> **Passage**
☆ ☆ ☆ ☆

Manchester by the Sea is the kind of movie wherein, the more one tries to excitedly talk about all of its best parts, the more it sounds like a suffocating nightmare. "It's such a great depiction of crippling guilt, like no other movie that I can think of! The main character is devoured by the most realistic, penetrating grief and self-hate this side of 1960s European art cinema! The scene where Casey Affleck and Michelle Williams are both wracked with emotional pain and have mutually incompatible needs to find their way out of that pain feels like having your guts kicked out of your body!" Kenneth Lonergan's third film as director (and sixth as writer) is also his third to depict the frustrating, painful process by which people find themselves incapable of rising above their past, but this time with tragic death.

What none of this suggests is how much of Manchester by the Sea is actually, like, watchable. It has a thoroughly unexpected streak of deadpan comedy to it, not nearly enough to make it "funny", not even to make it "not depressing". But comedy nonetheless, and very intelligently deployed comedy, at that. Not only does it let some oxygen into a movie that could very choke on its own sense of constant, dysfunctional misery, it also tells us quite a lot about the two main characters, and how they use jokes and deflection to keep the darkness at bay - not, crucially not, that they're using humor to deny how they feel, but that they're using humor to keep enough of the pain at bay that they can make it through the day. And it does something else, as well, letting us keep track of how the characters are progressing emotionally over the course of the film's plot (which covers at least some weeks).

☆ ☆ ☆ ☆

Decide whether each statement agrees with the review of Manchester by the Sea, answering yes or no and quoting the words of the review that settle it: (a) The film is Kenneth Lonergan's third as director. (b) The film's plot spans a single day. (c) The film's comedy is enough to make it "funny". The data after this point comes from a source other than the review.

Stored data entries
☆ ☆ ☆ ☆

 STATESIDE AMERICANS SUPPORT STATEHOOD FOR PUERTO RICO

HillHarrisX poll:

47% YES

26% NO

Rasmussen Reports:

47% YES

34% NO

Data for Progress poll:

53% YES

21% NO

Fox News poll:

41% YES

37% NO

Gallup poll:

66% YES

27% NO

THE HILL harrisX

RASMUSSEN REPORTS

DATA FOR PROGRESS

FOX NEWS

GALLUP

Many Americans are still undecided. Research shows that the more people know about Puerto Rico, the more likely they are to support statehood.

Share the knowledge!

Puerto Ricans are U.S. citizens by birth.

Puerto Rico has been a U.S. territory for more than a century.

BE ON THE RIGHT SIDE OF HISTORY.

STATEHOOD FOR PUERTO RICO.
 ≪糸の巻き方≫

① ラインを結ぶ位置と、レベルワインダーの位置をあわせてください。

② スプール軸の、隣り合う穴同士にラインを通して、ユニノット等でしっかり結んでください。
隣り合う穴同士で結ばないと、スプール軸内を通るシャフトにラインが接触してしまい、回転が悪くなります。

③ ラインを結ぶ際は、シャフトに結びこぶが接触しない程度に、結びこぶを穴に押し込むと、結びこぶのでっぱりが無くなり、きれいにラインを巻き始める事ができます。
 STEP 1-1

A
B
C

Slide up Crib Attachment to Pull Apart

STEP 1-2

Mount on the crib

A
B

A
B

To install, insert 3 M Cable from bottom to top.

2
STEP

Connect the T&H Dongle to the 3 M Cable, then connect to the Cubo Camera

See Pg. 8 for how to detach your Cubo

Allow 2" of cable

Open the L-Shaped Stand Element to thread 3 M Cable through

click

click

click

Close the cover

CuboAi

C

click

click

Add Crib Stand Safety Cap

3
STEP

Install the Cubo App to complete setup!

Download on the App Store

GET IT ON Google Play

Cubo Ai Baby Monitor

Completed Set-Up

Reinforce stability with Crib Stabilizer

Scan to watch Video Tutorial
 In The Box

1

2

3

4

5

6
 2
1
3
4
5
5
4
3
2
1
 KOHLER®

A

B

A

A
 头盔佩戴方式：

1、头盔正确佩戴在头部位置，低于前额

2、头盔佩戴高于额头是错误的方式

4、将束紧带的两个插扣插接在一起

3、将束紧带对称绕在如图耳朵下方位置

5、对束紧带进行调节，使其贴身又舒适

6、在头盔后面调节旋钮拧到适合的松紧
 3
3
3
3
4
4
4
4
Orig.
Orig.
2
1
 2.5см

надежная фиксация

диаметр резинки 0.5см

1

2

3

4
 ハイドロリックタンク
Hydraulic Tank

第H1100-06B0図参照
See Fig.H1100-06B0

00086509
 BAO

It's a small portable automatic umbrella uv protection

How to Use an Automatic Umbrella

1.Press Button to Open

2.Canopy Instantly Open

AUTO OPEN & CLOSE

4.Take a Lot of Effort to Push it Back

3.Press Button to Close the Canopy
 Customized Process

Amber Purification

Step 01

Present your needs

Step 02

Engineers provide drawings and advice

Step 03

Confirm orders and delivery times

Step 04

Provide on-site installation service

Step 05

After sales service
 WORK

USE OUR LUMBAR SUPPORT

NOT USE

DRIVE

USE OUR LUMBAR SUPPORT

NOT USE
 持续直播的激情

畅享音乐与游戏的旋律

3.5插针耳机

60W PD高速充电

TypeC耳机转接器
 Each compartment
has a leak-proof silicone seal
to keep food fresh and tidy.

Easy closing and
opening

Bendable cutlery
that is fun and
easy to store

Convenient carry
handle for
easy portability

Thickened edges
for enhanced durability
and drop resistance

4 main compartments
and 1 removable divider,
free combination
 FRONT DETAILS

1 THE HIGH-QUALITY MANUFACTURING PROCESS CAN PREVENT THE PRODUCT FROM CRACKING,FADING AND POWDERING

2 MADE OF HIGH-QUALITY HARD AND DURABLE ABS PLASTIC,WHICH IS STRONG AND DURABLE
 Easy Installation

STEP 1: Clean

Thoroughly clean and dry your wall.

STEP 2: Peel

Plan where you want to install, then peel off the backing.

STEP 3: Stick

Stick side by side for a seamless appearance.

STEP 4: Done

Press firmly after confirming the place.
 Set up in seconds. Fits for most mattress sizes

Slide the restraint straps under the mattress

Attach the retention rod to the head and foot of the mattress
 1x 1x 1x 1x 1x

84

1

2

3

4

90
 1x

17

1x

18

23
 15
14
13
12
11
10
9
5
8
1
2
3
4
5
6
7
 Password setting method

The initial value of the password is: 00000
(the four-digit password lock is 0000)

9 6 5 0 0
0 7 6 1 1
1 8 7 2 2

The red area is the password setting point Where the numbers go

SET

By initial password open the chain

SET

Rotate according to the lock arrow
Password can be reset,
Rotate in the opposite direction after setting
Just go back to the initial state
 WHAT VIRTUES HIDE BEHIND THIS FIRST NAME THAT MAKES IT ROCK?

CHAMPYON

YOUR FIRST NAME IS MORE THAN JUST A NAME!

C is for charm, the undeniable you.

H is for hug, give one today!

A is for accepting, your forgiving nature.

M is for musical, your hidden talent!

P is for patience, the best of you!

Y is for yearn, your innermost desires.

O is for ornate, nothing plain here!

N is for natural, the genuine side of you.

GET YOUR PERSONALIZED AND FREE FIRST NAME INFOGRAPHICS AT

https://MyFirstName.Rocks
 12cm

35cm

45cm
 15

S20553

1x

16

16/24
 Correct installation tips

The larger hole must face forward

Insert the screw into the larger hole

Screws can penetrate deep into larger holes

☆ ☆ ☆ ☆

> **Solution to this exercise**
(a) Yes: "Kenneth Lonergan's third film as director"
(b) No: "which covers at least some weeks"
(c) No: "not nearly enough to make it "funny""